All that is wanted is the exact text of the lines below from the one with "Alama ya Mwitu" through the one with "Custom tumbler keeps", inclusive, minus any pictures.

Given records —
--- START ---

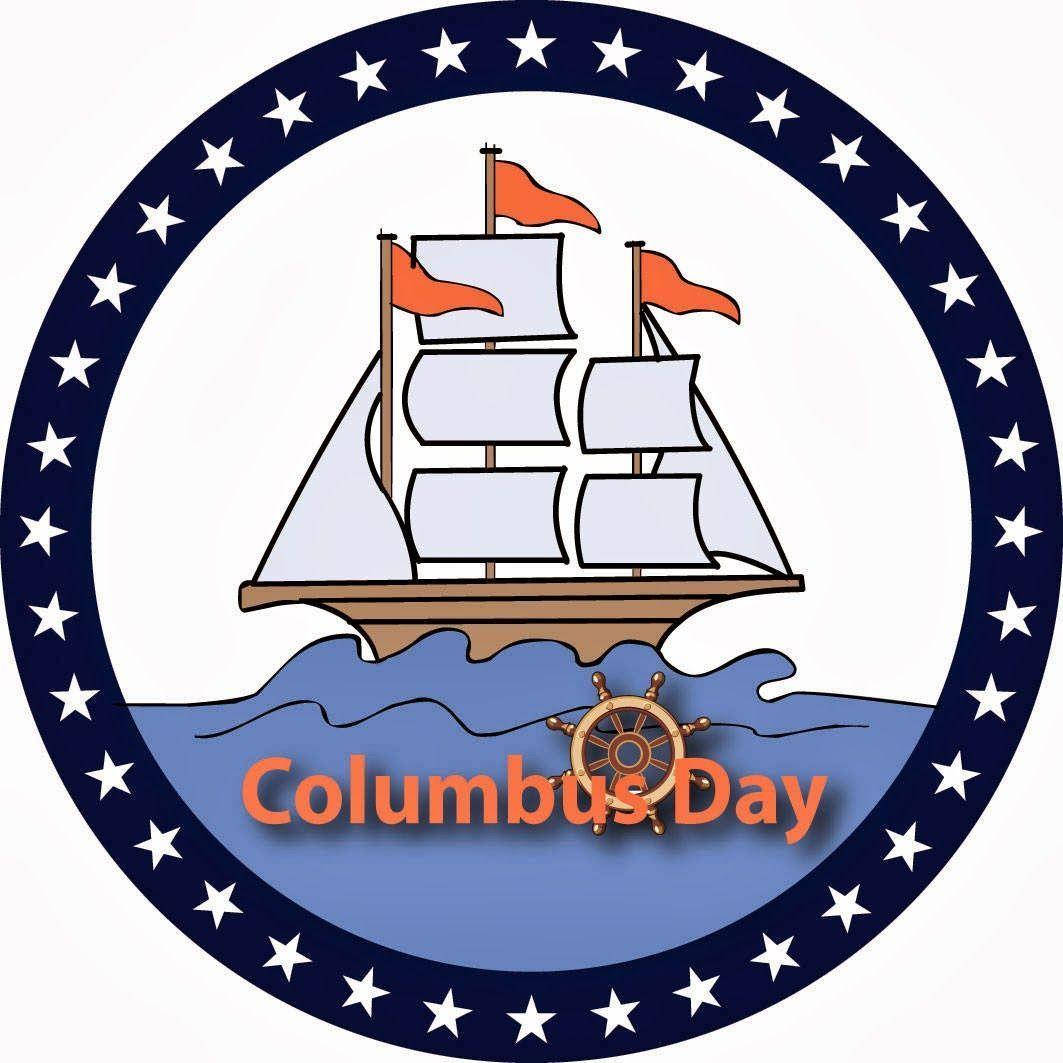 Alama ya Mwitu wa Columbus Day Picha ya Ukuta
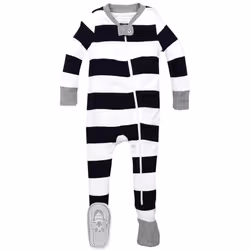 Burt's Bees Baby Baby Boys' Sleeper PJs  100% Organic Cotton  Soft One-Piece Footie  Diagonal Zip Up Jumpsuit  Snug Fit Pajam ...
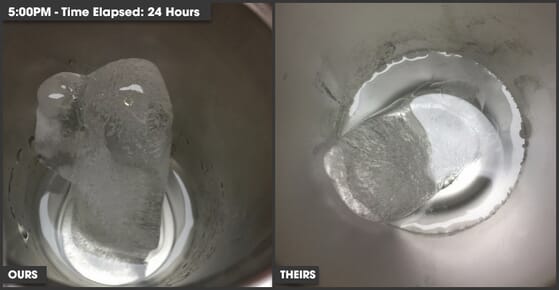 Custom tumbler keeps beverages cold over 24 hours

--- END ---
--- START ---

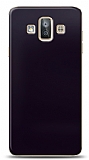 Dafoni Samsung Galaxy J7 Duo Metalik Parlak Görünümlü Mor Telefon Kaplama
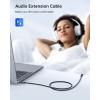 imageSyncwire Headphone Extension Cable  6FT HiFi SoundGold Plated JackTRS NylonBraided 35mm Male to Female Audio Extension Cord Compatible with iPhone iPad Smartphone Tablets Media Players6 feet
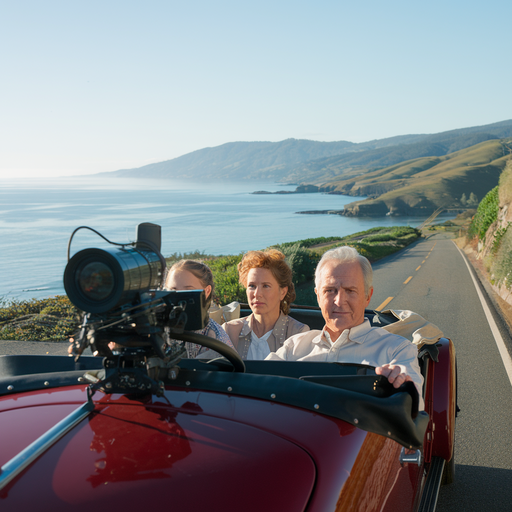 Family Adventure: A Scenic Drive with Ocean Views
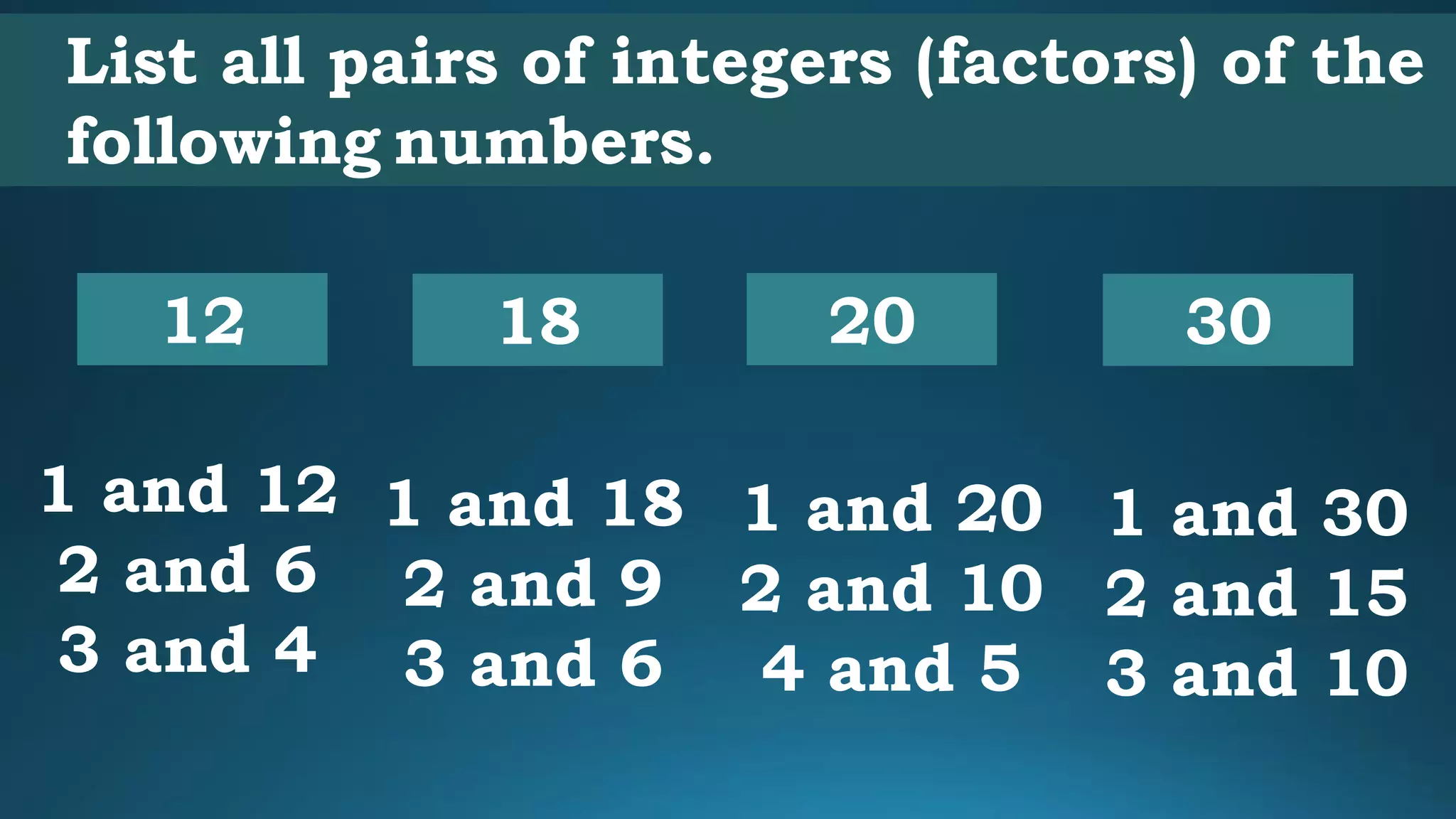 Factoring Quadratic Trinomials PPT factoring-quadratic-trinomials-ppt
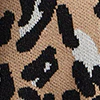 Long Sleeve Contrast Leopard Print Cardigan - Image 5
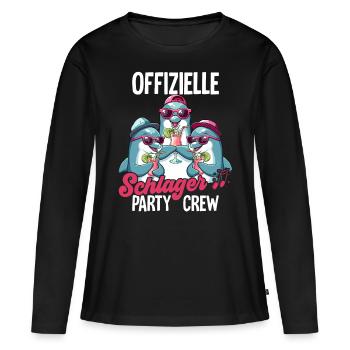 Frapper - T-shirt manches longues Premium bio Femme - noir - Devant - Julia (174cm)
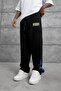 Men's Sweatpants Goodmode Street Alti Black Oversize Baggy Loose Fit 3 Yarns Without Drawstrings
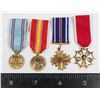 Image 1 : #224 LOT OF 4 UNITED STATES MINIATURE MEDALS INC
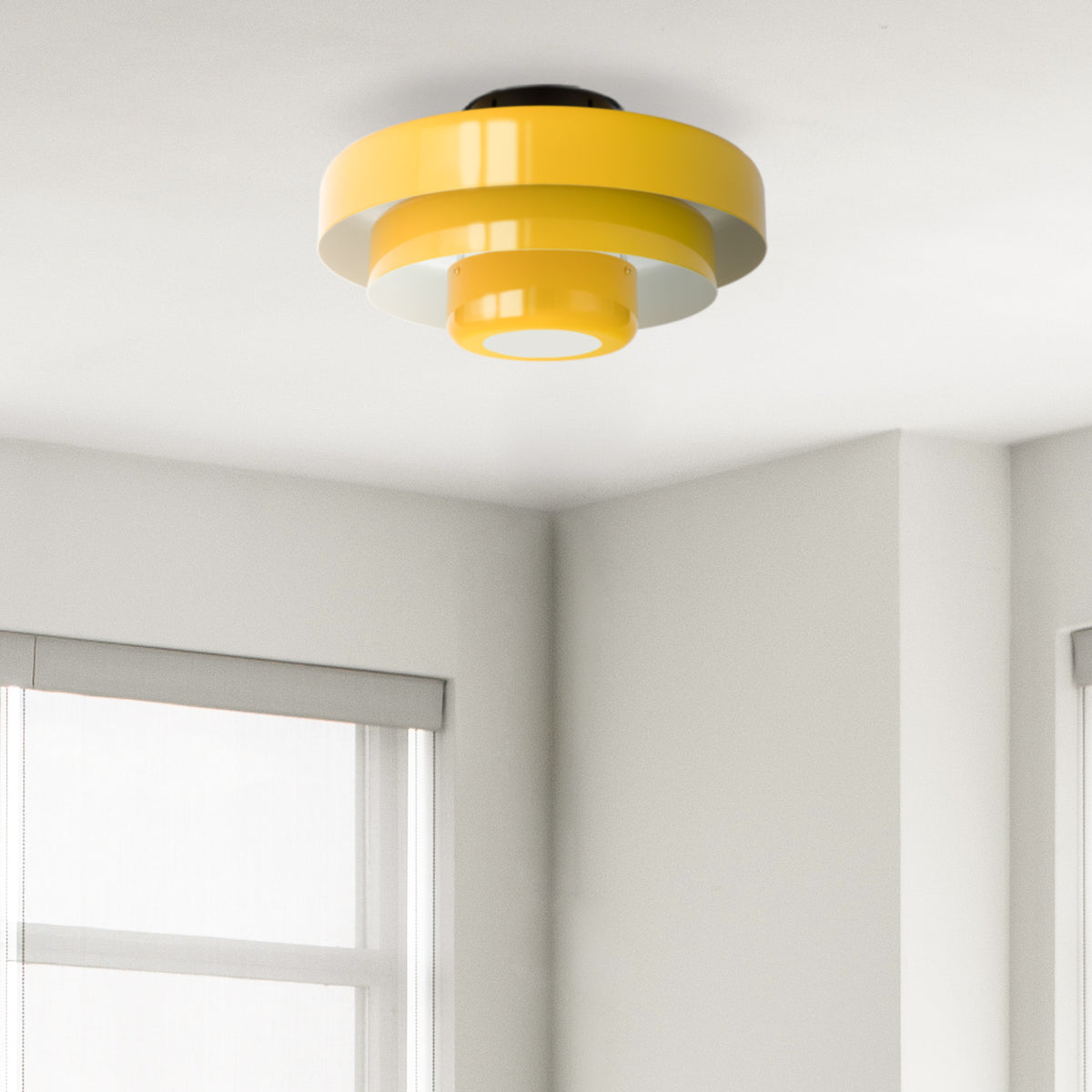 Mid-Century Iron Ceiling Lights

--- END ---
--- START ---

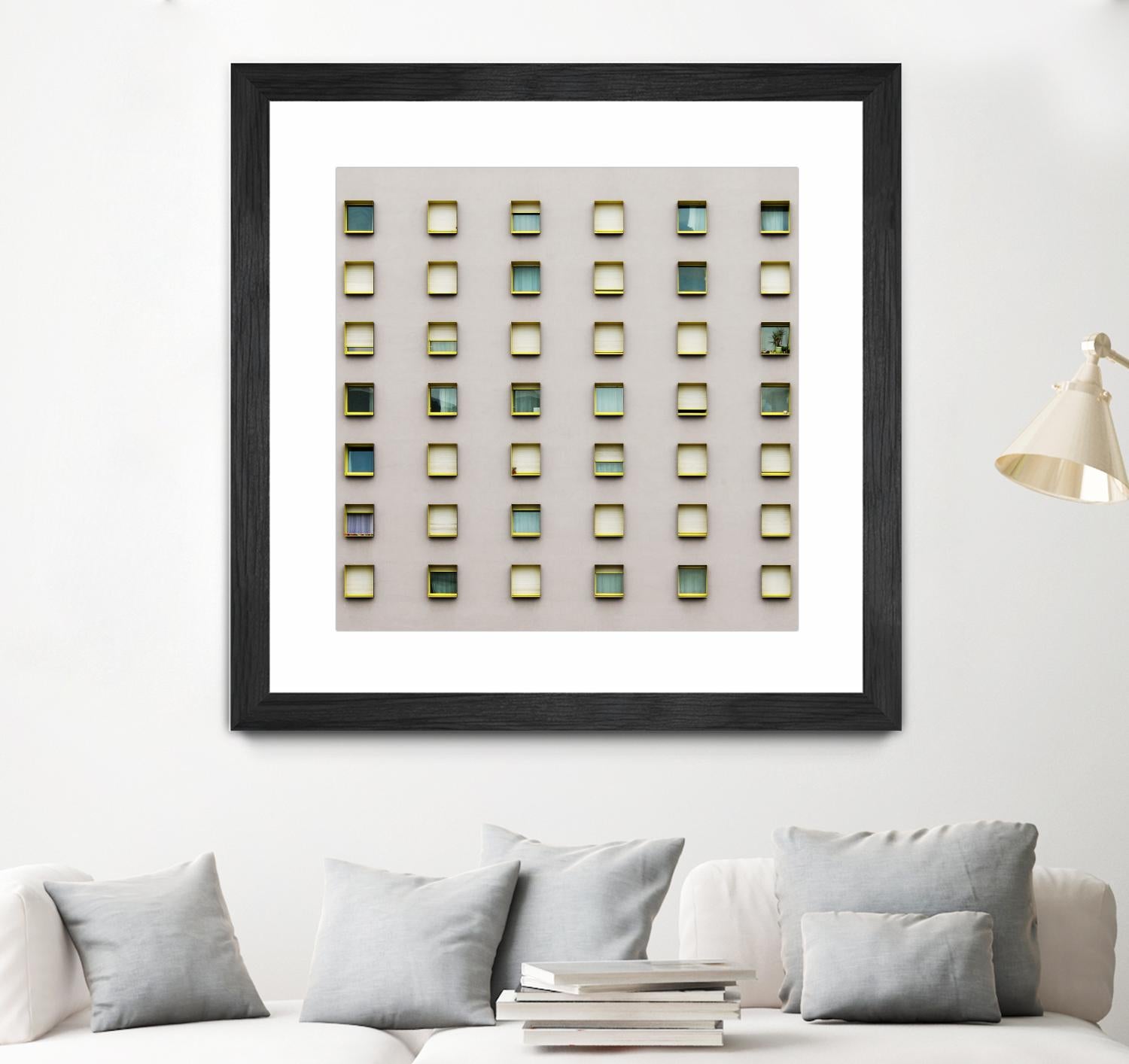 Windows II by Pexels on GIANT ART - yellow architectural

--- END ---

Task answer —
 Alama ya Mwitu wa Columbus Day Picha ya Ukuta
 Burt's Bees Baby Baby Boys' Sleeper PJs  100% Organic Cotton  Soft One-Piece Footie  Diagonal Zip Up Jumpsuit  Snug Fit Pajam ...
 Custom tumbler keeps beverages cold over 24 hours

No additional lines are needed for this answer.